FOR46 Shows Promise in Advanced Prostate Cancer, Phase I Trial Reports
A first-in-human phase I study indicates the antibody-drug conjugate FOR46 demonstrates encouraging clinical activity and a manageable safety profile in patients with metastatic, castration-resistant prostate cancer (mCRPC) who have progressed following treatment with androgen pathway signaling inhibitors. The findings, recently presented, suggest FOR46 warrants further examination.
FOR46 is a fully human antibody linked to the cytotoxic agent monomethyl auristatin E. It specifically targets CD46, a protein overexpressed on mCRPC cells. Preclinical studies demonstrated strong activity of FOR46 in models of enzalutamide-resistant CRPC.
The phase I trial enrolled 56 patients, initially receiving a 0.1 mg/kg loading dose of FOR46 intravenously every three weeks.The study’s primary goal was to determine the maximum tolerated dose (MTD). Researchers utilized whole blood mass cytometry to analyze the peripheral immune response and assessed CD46 expression in tumor tissue via central pathology review.
Dose-limiting toxicities observed included neutropenia in four patients, febrile neutropenia in one, and fatigue in one. The established MTD was 2.7 mg/kg. Across all dose levels, the most frequently reported adverse events (Grade ≥3) were neutropenia (59%), leukopenia (27%), lymphopenia (7%), anemia (7%), and fatigue (5%). One instance of grade 3 febrile neutropenia occurred; no treatment-related deaths were reported.
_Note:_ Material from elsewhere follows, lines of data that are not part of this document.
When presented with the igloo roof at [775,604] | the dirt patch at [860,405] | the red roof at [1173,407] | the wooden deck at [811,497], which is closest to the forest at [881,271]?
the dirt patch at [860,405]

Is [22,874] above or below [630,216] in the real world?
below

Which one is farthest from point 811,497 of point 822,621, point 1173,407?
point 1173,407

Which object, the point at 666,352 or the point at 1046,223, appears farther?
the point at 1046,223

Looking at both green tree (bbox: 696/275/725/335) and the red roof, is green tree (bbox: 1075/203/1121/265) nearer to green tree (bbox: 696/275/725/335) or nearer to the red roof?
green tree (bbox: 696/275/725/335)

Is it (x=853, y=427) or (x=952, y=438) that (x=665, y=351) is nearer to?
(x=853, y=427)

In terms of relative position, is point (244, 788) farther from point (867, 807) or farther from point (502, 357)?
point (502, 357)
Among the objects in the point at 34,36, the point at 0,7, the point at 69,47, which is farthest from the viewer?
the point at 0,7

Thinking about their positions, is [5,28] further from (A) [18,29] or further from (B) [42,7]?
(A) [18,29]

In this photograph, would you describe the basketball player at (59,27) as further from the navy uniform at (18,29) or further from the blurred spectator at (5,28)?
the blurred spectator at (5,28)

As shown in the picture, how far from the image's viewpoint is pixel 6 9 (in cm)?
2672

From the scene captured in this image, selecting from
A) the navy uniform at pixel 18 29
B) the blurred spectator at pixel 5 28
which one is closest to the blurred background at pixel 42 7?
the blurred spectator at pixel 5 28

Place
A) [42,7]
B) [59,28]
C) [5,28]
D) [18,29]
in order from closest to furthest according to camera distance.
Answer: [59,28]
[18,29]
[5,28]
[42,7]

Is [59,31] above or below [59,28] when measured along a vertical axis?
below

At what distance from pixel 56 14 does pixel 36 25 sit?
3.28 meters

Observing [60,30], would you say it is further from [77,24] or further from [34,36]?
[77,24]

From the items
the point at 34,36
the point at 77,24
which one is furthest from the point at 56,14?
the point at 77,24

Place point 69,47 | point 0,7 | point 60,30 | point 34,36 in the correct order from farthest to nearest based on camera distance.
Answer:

Analysis of an efficacy-evaluable subgroup-40 patients with adenocarcinoma treated with a starting dose of ≥1.2 mg/kg-revealed a median radiographic progression-free survival of 8.7 months (range: 0.1-33.9). Among 39 patients with evaluable data, 36% (14 patients) experienced a ≥50% reduction in prostate-specific antigen (PSA). The confirmed overall response rate,based on RECIST criteria,was 20% (5 of 25 assessable patients),with a median duration of response of 7.5 months.
Notably,responders exhibited a considerably higher frequency of circulating effector CD8+-T cells during treatment.Researchers concluded that targeting CD46 with FOR46 appears to stimulate an immune response correlated with clinical benefit.